Product inhibition may serve to control the millions of enzymatic reactions occurring every second in the human body, but it is not the brewer’s best friend. In the mash, product inhibition can lead to incomplete starch breakdown and decreased extract yield and fermentability.
Some enzymes, especially proteases (enzymes that attack protein), are very sensitive to product inhibition and are not very active in such environments. Periodically stirring a thick mash can help to alleviate product inhibition, since stirring distributes the enzymatic products that naturally accumulate near enzymes.
Medium-Thick Mashes
If a mash thickness less than 2.5:1 is thick, then a mash thickness between 2.5:1 and 4:1 should be medium. In practice a thickness of about 3.25:1 best captures the feel of the medium-thick mash. These mashes retain many advantages of the thick mash but few of the downsides. Additionally, mashes in this range of stiffness are easy to move around. This feature is important when conducting stirred, multi-temperature mashes as it allows for easier mixing and better heat transfer than a thick mash. These mashes are easy to pump, if required. Commercial breweries, for example, pump the mash from the mash vessel to the lauter tun.
Although thinning out the mash makes the enzymes less concentrated and hence more susceptible to temperature denaturation, this only occurs if the mash is conducted at an unacceptably high temperature. In general an infusion mash temperature of 150 to 155 °F in a medium-thick mash allows sufficient beta-amylase activity before rendering it inactive (beta-amylase usually begins losing activity above 149 °F).
After beta-amylase is denatured, alpha-amylase remains active because it is less sensitive to these temperatures, it can survive up to 170 °F. If multi-temperature mashing is used, then these problems are alleviated, regardless of thickness. But the thinner mash makes stirring easier.
The thinner mash also decreases the concentration of substrates and products.
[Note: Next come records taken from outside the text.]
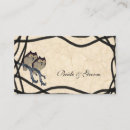 Search for japanese place cards Vintage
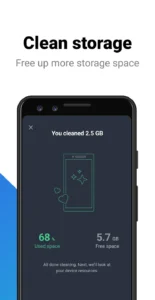 AVG-Cleaner 6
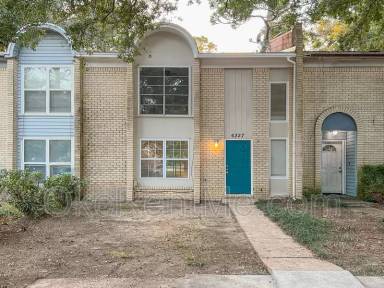 Main picture of 6327 Harvard Ct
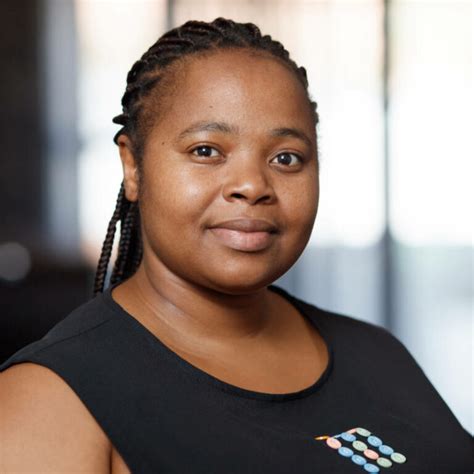 xoliswa dlamini teachers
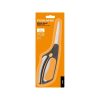 Fiskars Fűnyíró olló S50 111090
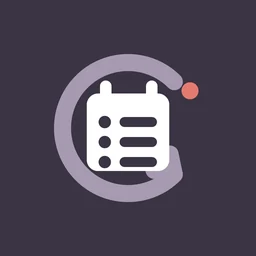 Subscription Tracker app icon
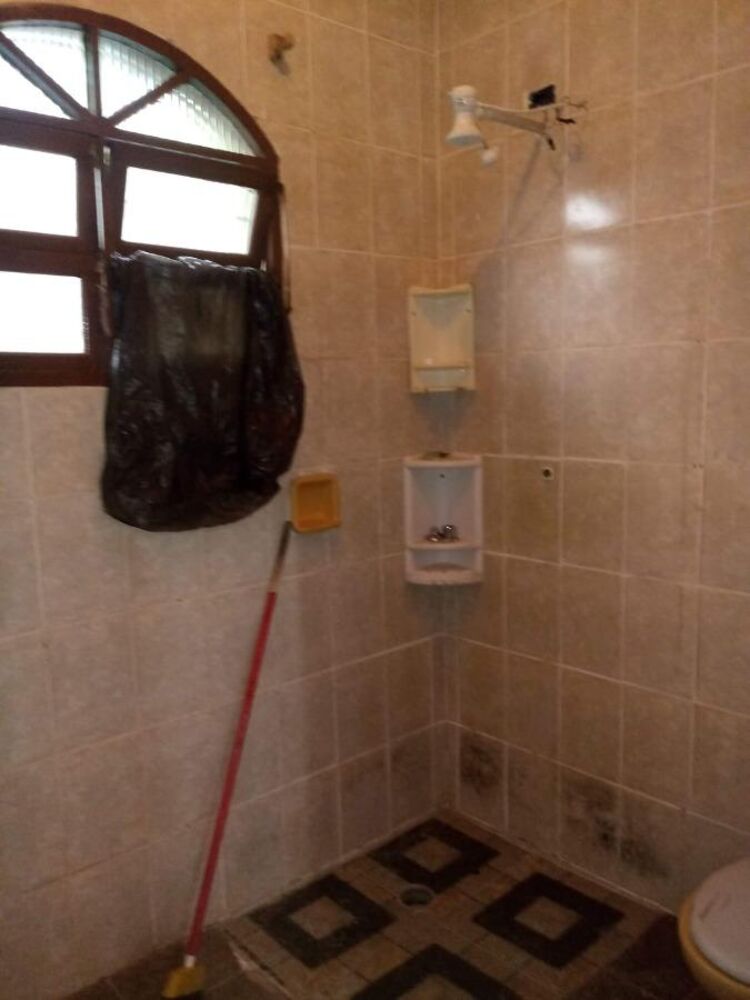 Casa, 3 quartos, 300 m² - Foto 3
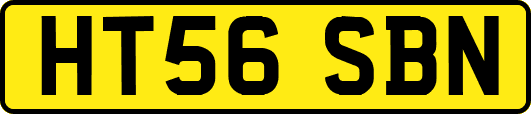 HT56SBN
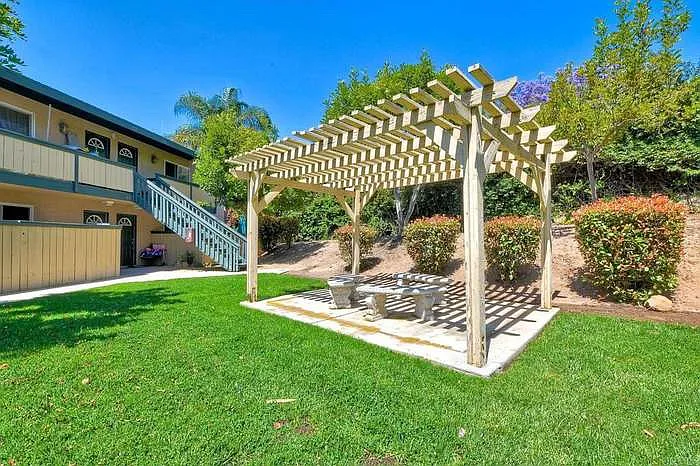 868 E Alvarado St E #44 — Photo 26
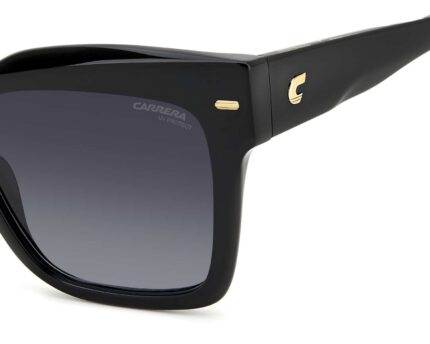 Carrera carrera3037s 8079o 54 p07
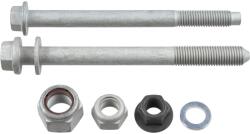 LEMFÖRDER Set reparatie, suspensie LEMFÖRDER 44362 01 (44362 01)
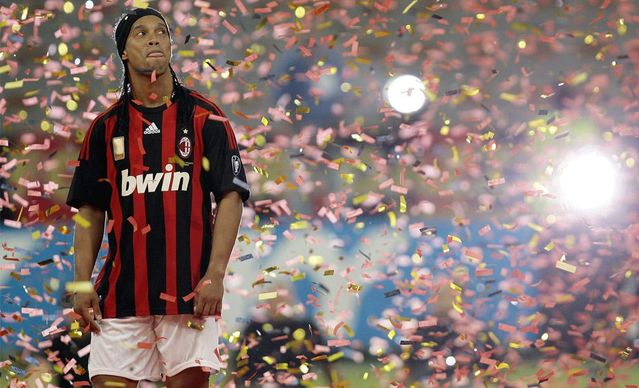 The best pictures of 2008. Part 1 (36 pics)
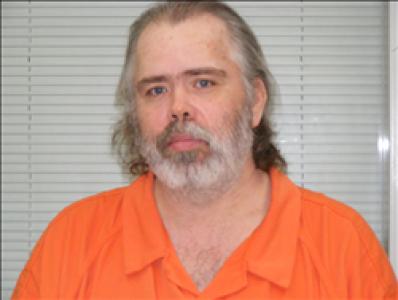 Jeremy John Johannes a registered Sex, Violent, or Drug Offender of Kansas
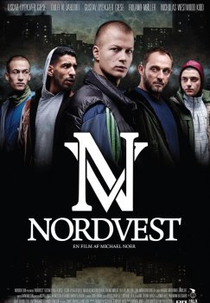 Nordvest (Nordvest)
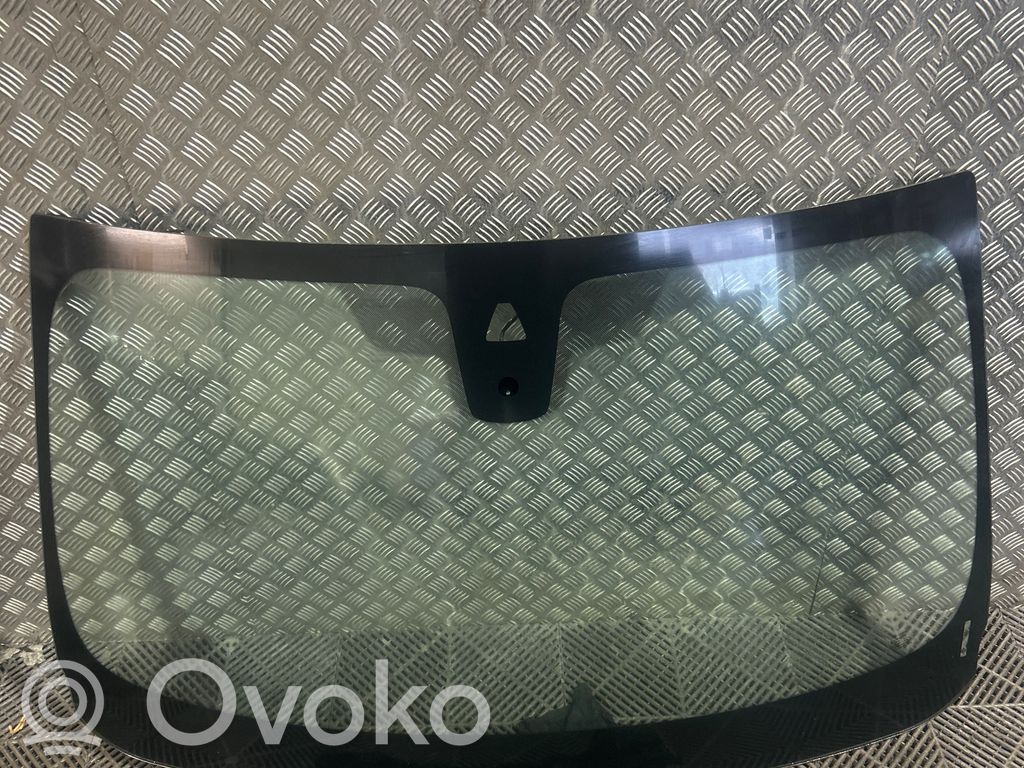 BMW X1 F48 F49 Pare-brise vitre avant 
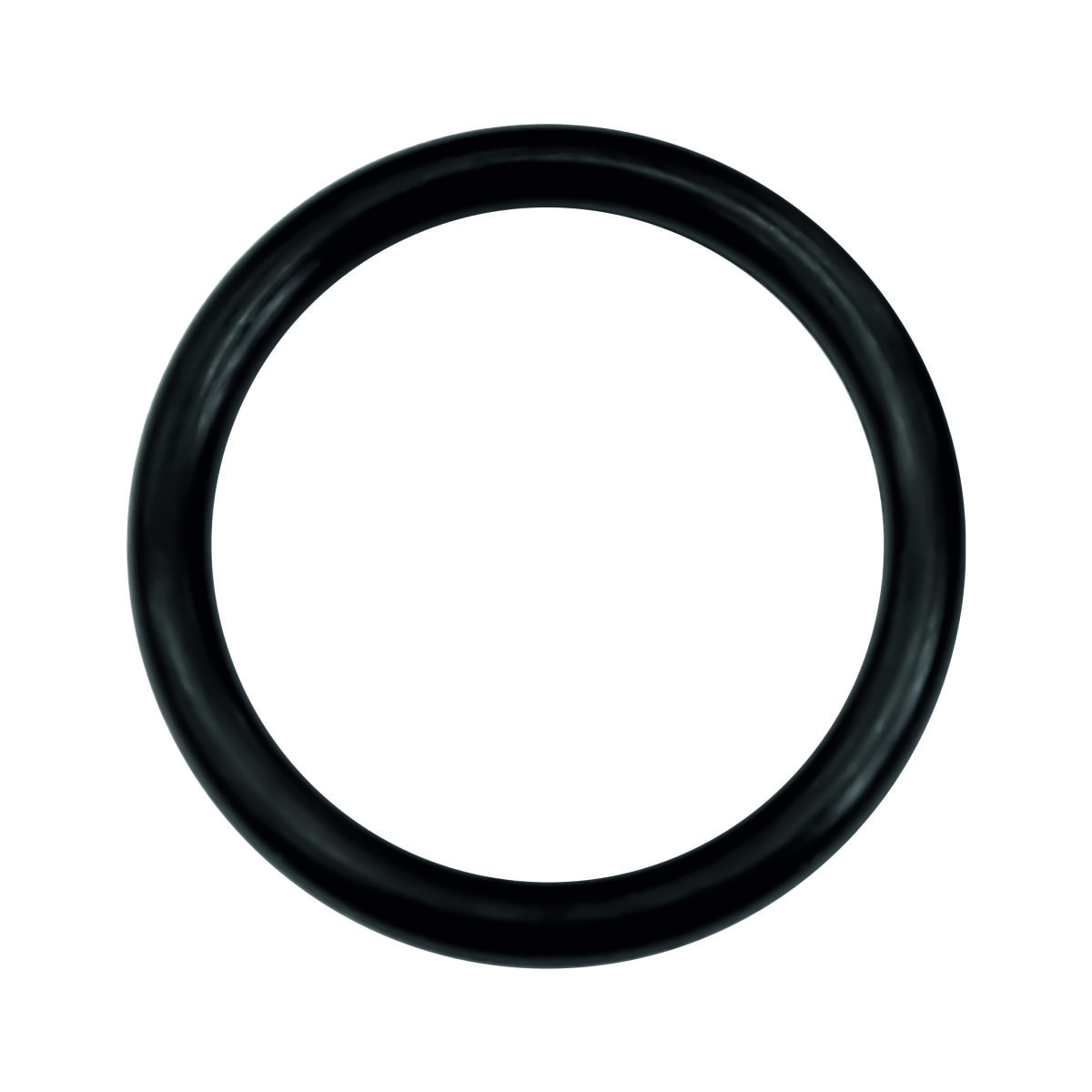 2002 - Anillo oring - 1.78 (0,74 interno)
This minimizes the effects of product inhibition, the slowing of chemcial reactions caused by build-up, and also eliminates the loss of extract associated with very thick mashes.
In general the medium-thick mash provides for good enzyme activity, allows for easy stirring and pumping, will produce a wort with a high degree of fermentability, and produces a good extract yield from the malt. However, if a mistake is made by mashing in too hot, then the chance of causing irreversible enzyme loss is higher than if the same mistake is made in a thick mash.
Thin Mashes
Thin mashes are any mashes where the water-to-malt ratio exceeds 4:1. Like the medium-thick mashes, thin mashes are easy to move around and provide excellent heat transfer. They also give high extract yields, since the malt solids are easily dissolved.
The problem with thin mashes is enzyme stability. Enzymes are less stable in a thin mash and denaturation can become a real problem. The enzyme of concern is beta-amylase, since there is a limiting supply of beta-amylase in comparison to alpha-amylase. If beta-amylase denatures too quickly, then the resulting wort will have a decreased fermentability.
Some multi-temperature mash schedules suggest adding very hot water to increase temperature. This technique thins the mash and can render enzymes, especially beta-amylase, inactive when they are most needed. You may not like the results of using this method unless you want to limit fermentability.